Adaptive Recursive Query Optimization
Anna Herlihy, Guillaume Martres, Anastasia Ailamaki, Martin Odersky
TL;DR
The paper tackles the scalability challenge of optimizing recursive queries in data-intensive analyses. It proposes Adaptive Metaprogramming to move optimization and code generation from compile-time to runtime, enabling dynamic re-optimization during the query lifecycle. It introduces a runtime join-order optimization and demonstrates the approach with Carac, a dedicated Datalog engine, achieving substantial performance gains. These results suggest that runtime-adaptive optimization can dramatically improve recursive query processing in industrial-scale settings.
Abstract
Performance-critical industrial applications, including large-scale program, network, and distributed system analyses, are increasingly reliant on recursive queries for data analysis.
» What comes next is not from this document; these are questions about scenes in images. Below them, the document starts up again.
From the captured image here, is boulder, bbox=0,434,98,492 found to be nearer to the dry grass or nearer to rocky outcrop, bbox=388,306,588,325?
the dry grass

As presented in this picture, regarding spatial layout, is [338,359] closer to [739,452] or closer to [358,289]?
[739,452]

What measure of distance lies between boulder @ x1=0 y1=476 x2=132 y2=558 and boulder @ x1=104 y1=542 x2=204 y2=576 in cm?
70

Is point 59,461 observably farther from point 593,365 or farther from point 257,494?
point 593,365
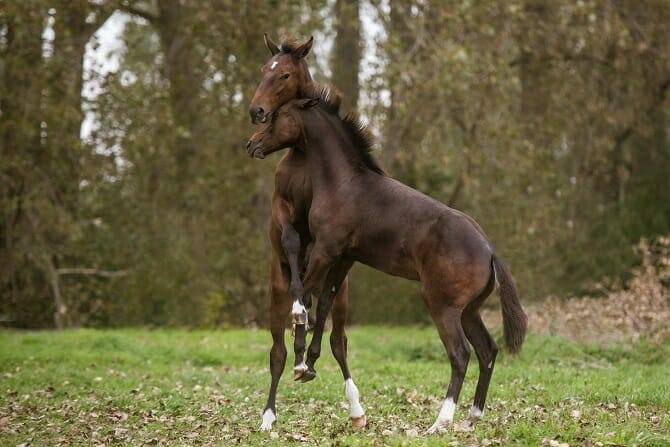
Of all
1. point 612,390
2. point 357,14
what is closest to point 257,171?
point 357,14

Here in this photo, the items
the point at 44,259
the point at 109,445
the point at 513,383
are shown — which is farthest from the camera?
the point at 44,259

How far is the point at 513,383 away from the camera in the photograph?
37.2 ft

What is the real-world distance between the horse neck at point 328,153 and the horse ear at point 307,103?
0.30 feet

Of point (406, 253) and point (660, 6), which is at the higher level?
point (660, 6)

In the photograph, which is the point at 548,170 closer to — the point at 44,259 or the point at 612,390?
the point at 44,259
Yet traditional relational algebra-based query optimization techniques do not scale well to recursive query processing due to the iterative nature of query evaluation, where relation cardinalities can change unpredictably during the course of a single query execution. To avoid error-prone cardinality estimation, adaptive query processing techniques use runtime information to inform query optimization, but these systems are not optimized for the specific needs of recursive query processing. In this paper, we introduce Adaptive Metaprogramming, an innovative technique that shifts recursive query optimization and code generation from compile-time to runtime using principled metaprogramming, enabling dynamic optimization and re-optimization before and after query execution has begun. We present a custom join-ordering optimization applicable at multiple stages during query compilation and execution. Through Carac, a custom Datalog engine, we evaluate the optimization potential of Adaptive Metaprogramming and show unoptimized recursive query execution time can be improved by three orders of magnitude and hand-optimized queries by 6x.